In an April 3 letter to ERISA Advisory Council Executive Secretary Larry Good, the ARA explains that under existing Department of Labor guidance (DOL Advisory Opinion 2001-01A), plan assets may be used for expenses relating to “legally required” plan amendments necessary to maintain a plan’s tax qualification, but the employer must pay for costs of any discretionary plan changes – those which are treated as nonfiduciary “settlor” decisions.
The ARA observes that while continuous innovation in plan design by policymakers and industry leaders holds the promise of improved retirement preparedness for millions of workers, plan sponsors have to balance the costs of realizing beneficial plan changes for plan participants against their likely benefits. In today’s regulatory climate, however, the adoption of many optional plan designs and features popular with employers and employees – such as automatic enrollment and QDIAs – are not legally required and would be considered “discretionary” under the DOL guidance, the letter further explains.
“As a result, the costs of amending the plan to establish such popular design features and retirement readiness programs are not payable out of plan assets, causing employers, especially small employers, to forego plan amendments due to their associated costs, when the features potentially will generate tremendous benefits for employees,” according to ARA Executive Director and CEO Brian Graff, Chief Government Affairs Officer Will Hansen and General Counsel Allison Wielobob.

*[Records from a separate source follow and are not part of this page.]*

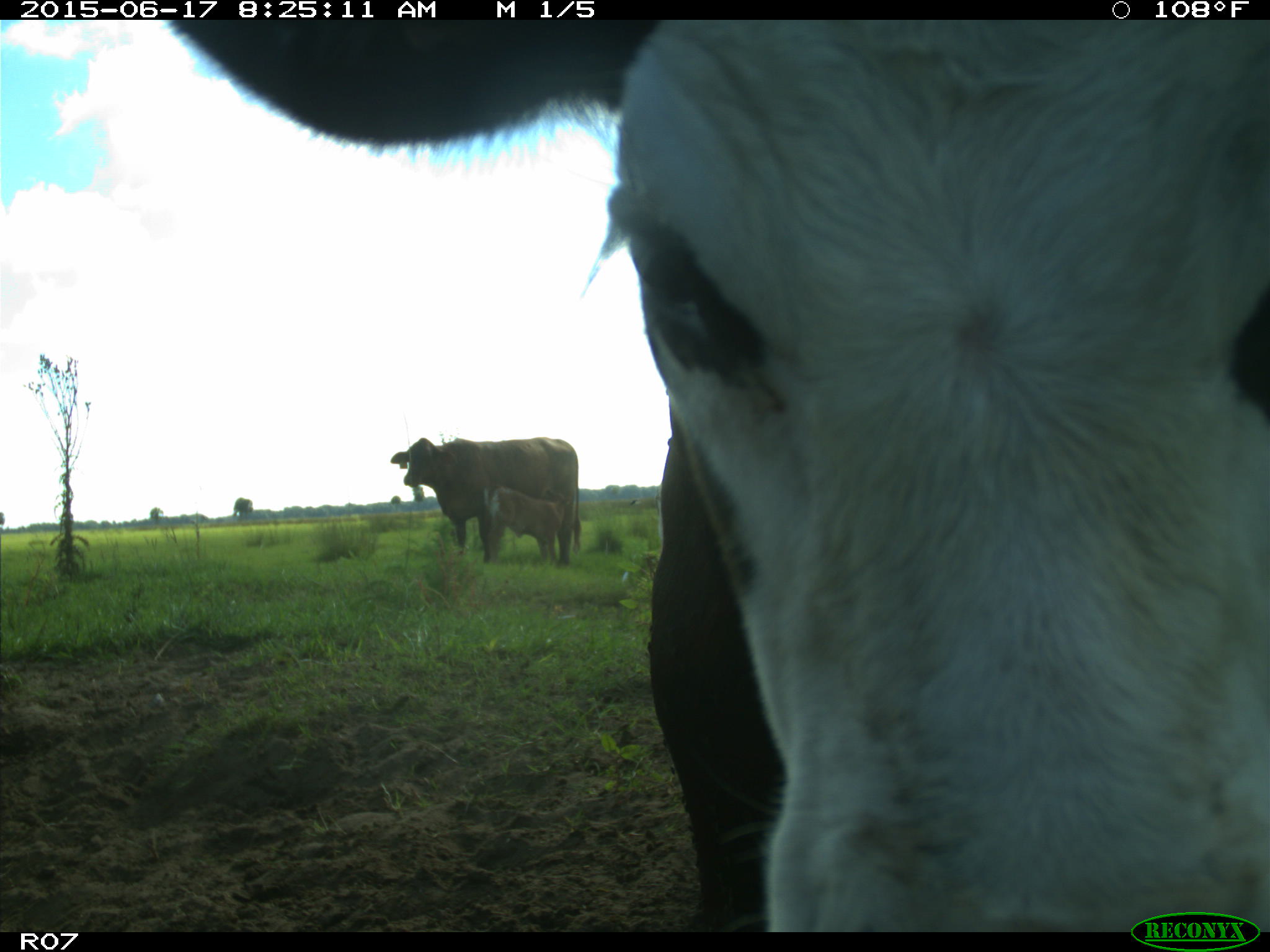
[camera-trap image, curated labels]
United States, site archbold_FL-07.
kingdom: Animalia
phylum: Chordata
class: Mammalia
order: Artiodactyla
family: Bovidae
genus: Bos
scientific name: Bos taurus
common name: domestic cow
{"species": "Bos taurus (domestic cow)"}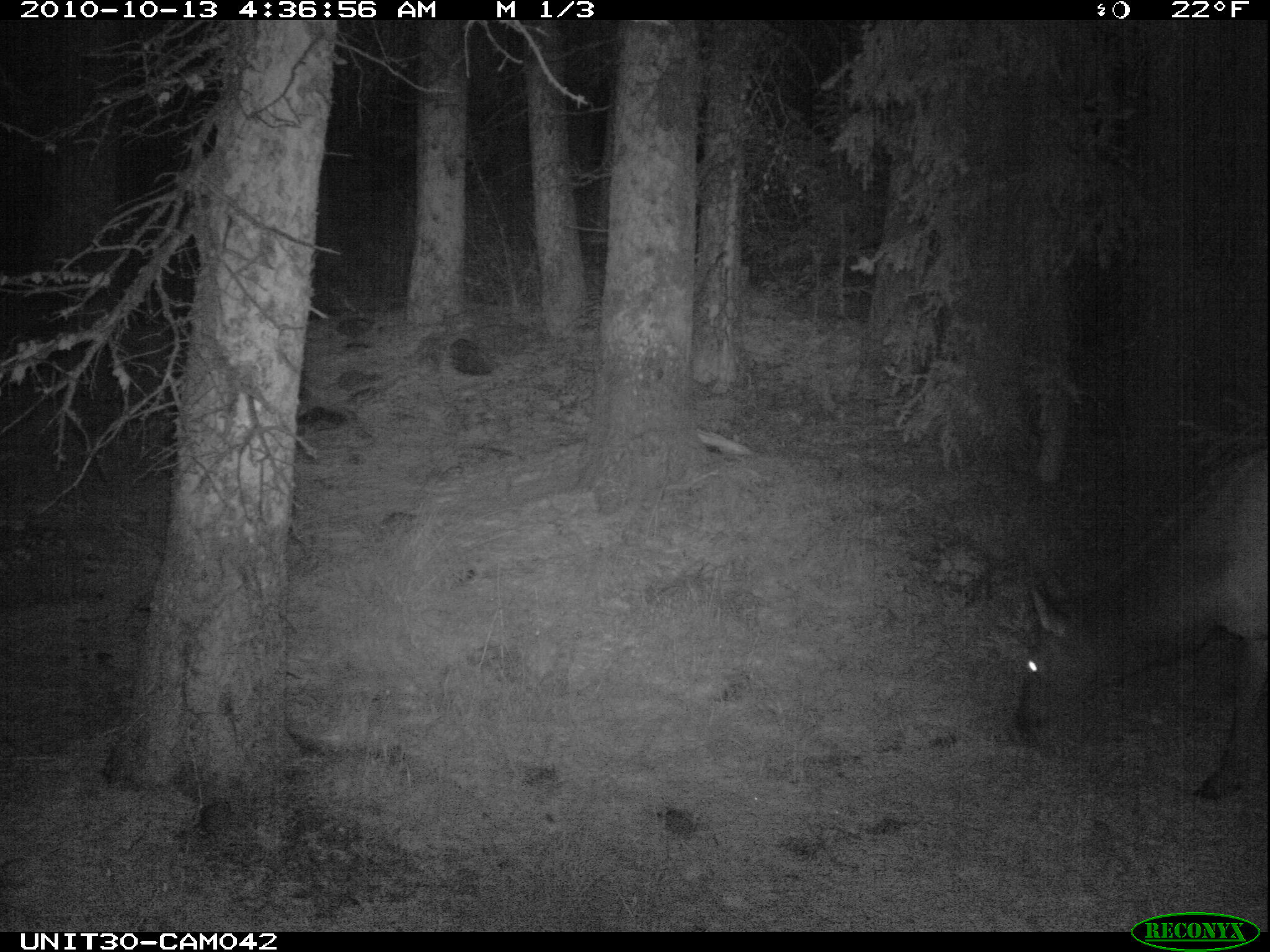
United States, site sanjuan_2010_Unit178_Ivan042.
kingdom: Animalia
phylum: Chordata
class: Mammalia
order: Artiodactyla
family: Cervidae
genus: Cervus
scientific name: Cervus elaphus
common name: red deer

“The ARA is concerned that under current DOL guidance, adoption of beneficial ERISA plan design features is undermined by the costs employers bear in implementing them,” they further emphasize.
As such, they encourage the Advisory Council to examine this topic and consider recommending that the DOL review its interpretation of reasonable uses of plan assets.
The next meeting of the ERISA Advisory Council is scheduled for April 10, when it will set the topics to be addressed by the Council in 2019 and receive an update from leadership of the Employee Benefits Security Administration (EBSA).
In 2018, the Council studied lifetime income products as a qualified default investment option with a focus on decumulation and rollovers and evaluated the DOL’s regulations and guidance on ERISA bonding requirements.